··· Recorded information
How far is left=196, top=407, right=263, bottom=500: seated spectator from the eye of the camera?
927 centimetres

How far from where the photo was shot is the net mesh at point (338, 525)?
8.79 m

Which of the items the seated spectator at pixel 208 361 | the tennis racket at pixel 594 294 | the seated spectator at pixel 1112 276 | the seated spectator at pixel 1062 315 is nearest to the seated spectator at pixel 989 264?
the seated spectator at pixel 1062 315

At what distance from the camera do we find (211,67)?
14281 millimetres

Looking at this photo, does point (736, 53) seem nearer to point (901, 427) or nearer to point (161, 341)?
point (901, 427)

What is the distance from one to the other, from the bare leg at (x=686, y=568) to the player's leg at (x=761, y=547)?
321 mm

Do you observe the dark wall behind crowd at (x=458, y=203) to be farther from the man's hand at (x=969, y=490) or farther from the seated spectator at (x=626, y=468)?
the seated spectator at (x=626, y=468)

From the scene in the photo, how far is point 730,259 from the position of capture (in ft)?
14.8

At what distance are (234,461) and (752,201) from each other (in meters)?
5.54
······
··· Recorded information
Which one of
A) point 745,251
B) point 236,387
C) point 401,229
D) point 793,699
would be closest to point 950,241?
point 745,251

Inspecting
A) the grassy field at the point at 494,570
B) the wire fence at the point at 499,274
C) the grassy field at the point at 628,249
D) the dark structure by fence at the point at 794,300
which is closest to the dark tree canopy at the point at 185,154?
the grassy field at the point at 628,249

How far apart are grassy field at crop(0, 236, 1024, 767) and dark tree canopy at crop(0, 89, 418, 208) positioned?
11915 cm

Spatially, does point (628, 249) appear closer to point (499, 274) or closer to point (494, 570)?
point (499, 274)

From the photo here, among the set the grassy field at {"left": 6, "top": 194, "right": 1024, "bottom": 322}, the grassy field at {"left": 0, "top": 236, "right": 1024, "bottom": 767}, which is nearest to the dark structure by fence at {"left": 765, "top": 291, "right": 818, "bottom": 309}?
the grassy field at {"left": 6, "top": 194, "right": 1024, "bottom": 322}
······
From the entries above, copy each line that contains the string "field". Treat uppercase and lowercase as different.

A) the grassy field at the point at 494,570
C) the grassy field at the point at 628,249
the grassy field at the point at 628,249
How far apart are grassy field at crop(0, 236, 1024, 767) and dark tree canopy at crop(0, 89, 418, 208) positioned?
From the photo here, among the set the grassy field at {"left": 6, "top": 194, "right": 1024, "bottom": 322}, the grassy field at {"left": 0, "top": 236, "right": 1024, "bottom": 767}, which is nearest to the dark structure by fence at {"left": 765, "top": 291, "right": 818, "bottom": 309}?
the grassy field at {"left": 6, "top": 194, "right": 1024, "bottom": 322}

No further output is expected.